Therapeutic monoclonal antibodies have emerged as transformative agents in the realm of cancer treatment, fundamentally altering the landscape of oncology. These antibodies, designed to target specific proteins associated with cancer cells, exemplify precision medicine. By leveraging the body’s immune system to identify and attack cancer cells, monoclonal antibodies have proven instrumental in the treatment of various cancers [1][2][3].
In 1985, George P. Smith pioneered the concept of phage display, unveiling a groundbreaking technique for exhibiting peptides on filamentous phages. By fusing the gene encoding the desired protein to the 5′ region of a filamentous phage’s coat protein, such as protein III or protein VIII, Smith showcased an innovative method that exhibited distinct peptides on the outer surfaces of viral clones [4]. The subsequent screening step in this process isolated peptides with the highest binding affinity, marking a pivotal advancement in molecular selection methods. The refinement of this technique continued as Stephen Parmley and George Smith introduced biopanning in 1988, demonstrating that recursive rounds of selection could effectively enrich for clones present at remarkably low frequencies, even as rare as 1 in a billion or less. In 1990, McCafferty et al. achieved a groundbreaking milestone by demonstrating the display of complete antibody variable domains on the surface of phages. This revolutionary technique enabled the selection of phages capable of binding to specific antigens [5]. Moreover, Jamie Scott and George Smith extended these capabilities by describing the creation of extensive random peptide libraries displayed on filamentous phages [6]. This methodological evolution laid the foundation for the subsequent refinement and enhancement of phage display technology.
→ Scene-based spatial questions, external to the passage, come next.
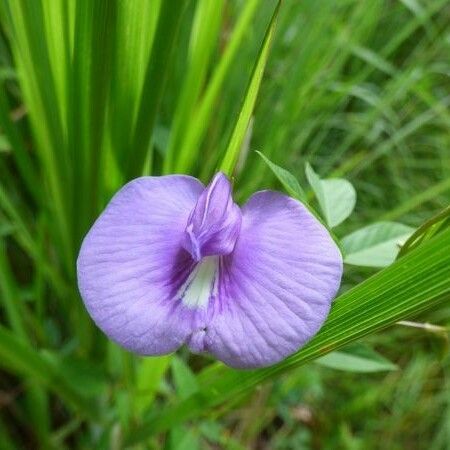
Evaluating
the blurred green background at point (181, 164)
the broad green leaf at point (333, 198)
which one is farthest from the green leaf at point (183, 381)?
the broad green leaf at point (333, 198)

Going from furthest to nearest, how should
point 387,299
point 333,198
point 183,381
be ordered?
point 183,381, point 333,198, point 387,299

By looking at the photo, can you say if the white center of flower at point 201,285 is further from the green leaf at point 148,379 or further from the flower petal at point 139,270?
the green leaf at point 148,379

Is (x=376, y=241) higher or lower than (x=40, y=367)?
higher

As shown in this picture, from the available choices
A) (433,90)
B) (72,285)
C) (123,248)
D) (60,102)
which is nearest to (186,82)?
(60,102)

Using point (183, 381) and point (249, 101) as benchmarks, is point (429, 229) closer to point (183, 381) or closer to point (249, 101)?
point (249, 101)

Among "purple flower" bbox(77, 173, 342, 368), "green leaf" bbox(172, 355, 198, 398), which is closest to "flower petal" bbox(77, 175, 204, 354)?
"purple flower" bbox(77, 173, 342, 368)

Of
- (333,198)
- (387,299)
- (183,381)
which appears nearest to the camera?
(387,299)

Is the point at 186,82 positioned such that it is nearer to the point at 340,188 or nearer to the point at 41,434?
the point at 340,188

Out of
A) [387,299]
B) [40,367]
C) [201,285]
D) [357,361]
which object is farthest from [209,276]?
[40,367]
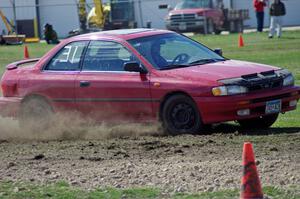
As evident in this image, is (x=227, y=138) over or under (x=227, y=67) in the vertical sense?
under

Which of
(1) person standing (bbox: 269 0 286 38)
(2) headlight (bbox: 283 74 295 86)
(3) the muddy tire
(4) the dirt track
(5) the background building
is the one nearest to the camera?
(4) the dirt track

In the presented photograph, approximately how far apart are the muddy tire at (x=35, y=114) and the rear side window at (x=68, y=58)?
0.55 meters

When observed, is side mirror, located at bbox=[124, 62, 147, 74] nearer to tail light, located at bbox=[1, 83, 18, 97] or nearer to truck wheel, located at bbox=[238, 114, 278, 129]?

The significant contributions of George P. Smith and Greg Winter culminated in the recognition of a half share of the 2018 Nobel Prize in Chemistry for their seminal work in developing phage display.
Up to now, the impact of phage display in generating antibodies extends across diverse applications. In the field of therapeutics, it has played a pivotal role in the development of monoclonal antibodies for various diseases, including cancer, autoimmune disorders, infectious diseases, and neurological conditions. Furthermore, phage display has significantly contributed to the discovery of antibodies targeting specific viral pathogens, such as influenza and HIV, providing valuable tools for both diagnosis and treatment [7][8]. Beyond therapeutics, phage display has been instrumental in antibody engineering, epitope mapping, and the study of protein interactions. Additionally, it has facilitated the identification of novel peptide ligands for drug targeting, the development of biosensors for disease detection, and the creation of protein libraries for enzyme optimization and protein–protein interaction studies [9]. Overall, phage display continues to revolutionize biotechnology and biomedical research by enabling the rapid and efficient generation of high-affinity antibodies and protein-based therapeutics for a wide range of applications.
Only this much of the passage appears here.